• KANAL BERITA

Akper Kesdam IV Diponegoro Berproses Jadi Stikes di 2020

Wakakesdam IV/Diponegoro Diponegoro, Letkol Ckm dokter Adry Pasmawi SpB (kanan) memberikan potongan tumpeng kepada Direktur Akper Kesdam IV Diponegoro, Letkol Ckm (K) Indah Setyawati SKM MM dalam acara syukuran dies natalis Akper Kesdam IV Diponegoro di kampus setempat, baru-baru ini. (suaramerdeka.com/M Alfi Makhsun)
Wakakesdam IV/Diponegoro Diponegoro, Letkol Ckm dokter Adry Pasmawi SpB (kanan) memberikan potongan tumpeng kepada Direktur Akper Kesdam IV Diponegoro, Letkol Ckm (K) Indah Setyawati SKM MM dalam acara syukuran dies natalis Akper Kesdam IV Diponegoro di kampus setempat, baru-baru ini. (suaramerdeka.com/M Alfi Makhsun)

SEMARANG, suaramerdeka.com - Berdiri sejak 1995 dan baru saja merayakan dies natalis ke-24, Akademi Keperawatan (Akper) Kesdam IV Diponegoro menargetkan untuk beralih status menjadi Sekolah Tinggi Ilmu Kesehatan (Stikes) pada 2020 mendatang.

Direktur Akper Kesdam IV Diponegoro, Letkol Ckm (K) Indah Setyawati SKM MM mengatakan, upaya ini hasil konsolidasi pihaknya dengan Kesdam IV Diponegoro tahun ini.
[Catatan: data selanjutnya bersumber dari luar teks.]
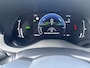 Toyota Yaris Cross 1.5 Hybr 115 Active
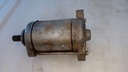 3545-024-001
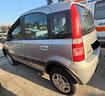 fiat-panda-4x4-ricambi-usati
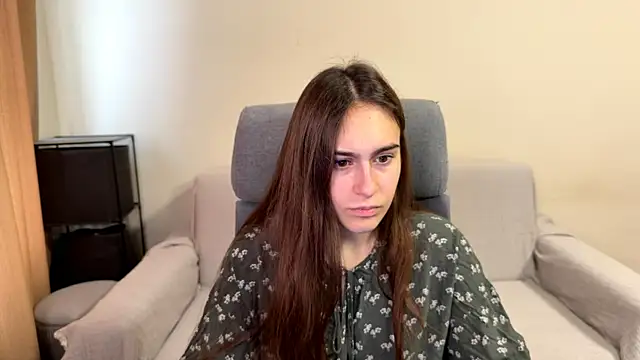 AliceKolltt online show from 20, 10, 2025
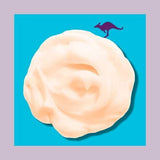 Aussie Shampoo Miracle Moist For Dry and Frizzy Hair 300ml - McGrocer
Sebab sudah 24 tahun, institusi yang saat ini dipimpinnya hanya memiliki satu program studi yakni prodi keperawatan saja.
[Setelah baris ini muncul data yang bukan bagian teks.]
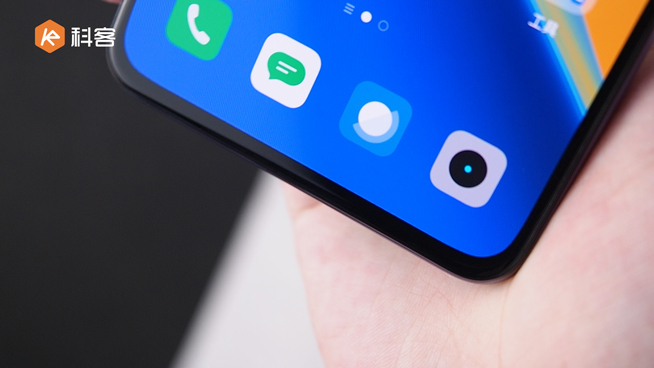 realme X7 Pro上手體驗：輕薄65W閃充 2199元起夠香嗎？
''Dalam Hari Ulang Tahun (HUT) ke-24 kami merefleksi diri, terkait apa yang harus kami lakukan ke depan. Setelah berkonsolidasi saat ini kami sedang proses berubah menjadi Stikes. Rencananya akan ada jurusam S1 Fisioterapi jika proses ini sukses di 2020,'' kata Indah.

Proses untuk mendapatkan surat keputusan dari Kemenristek Dikti terkait perubahan status institusinya, dikatakan Indah, membutuhkan waktu sekitar tiga bulan. Dia berharap di awal 2020, surat keputusan itu sudah turun untuk operasional Stikes ke depan.

''Mudah-mudahan semua berjalan lancar. Setelah itu saya memiliki jangka menengah di 2020 kami mulai menyiapkan lahan kampus baru. Hal ini sudah kami anggarkan terkait pembelian lahannya. Proses pembuatan master plan gedung juga sudah kami lakukan. Semoga di 2021 pembangunan gedung tiga lantai bisa dimulai dengan perkiraan waktu pembangunan tiga tahun,'' lanjut Indah.

Kebutuhan lahan untuk kampus baru itu yakni 5.000 meter persegi. Sejauh ini pihaknya sudah beberapa kali melihat beberapa lahan tapi konstruksi tanah yang dicari belum pas.

''Terkait lahan kami terus mencari. Yang pasti jika gedung sudah jadi, kami akan tambah satu lagi jurusan yakni S1 Keperawatan dan profesinya. Lima tahun setelah itu, kami berencana membuka lahan lagi. Revolusi ini kami lakukan demi kemajuan Akper Kesdam IV Diponegoro,'' jelasnya.

Saat ini Akper Kesdam IV Diponegoro memiliki 300-an mahasiswa dari tingkat I sampai tingkat III di kampus Jalan HOS Cokroaminoto Nomor 4 Kota Semarang. Tahun ini, mereka menerima 110 mahasiswa baru yang belajar di tingkat I.

Para mahasiswa ini juga turut aktif dalam acara jalan sehat memperingati HUT ke-24. Mahasiswa berpretasi yakni Yanwar Lesmana dan Rikma  yang meraih medali perunggu dalam Pekan Olahraga Mahasiswa tingkat provinsi beberapa waktu lalu juga mendapatkan penghargaan dalam kegiatan itu.

''Tahun depan, untuk Jurusan S1 Fisioterapi kami buka asrama untuk para mahasiswa baru. Kami meyakini proses perubahan bentuk menjadi Stikes ini tidak akan sulit karena saya senangn dengan regulasi pemerintah. Untuk masa tenggang secara administrasi jika semua sudah dipenuhi, SK sudah turun dari Kemenristek Dikti hanya cukup 15 hari saja,'' lanjut Indah.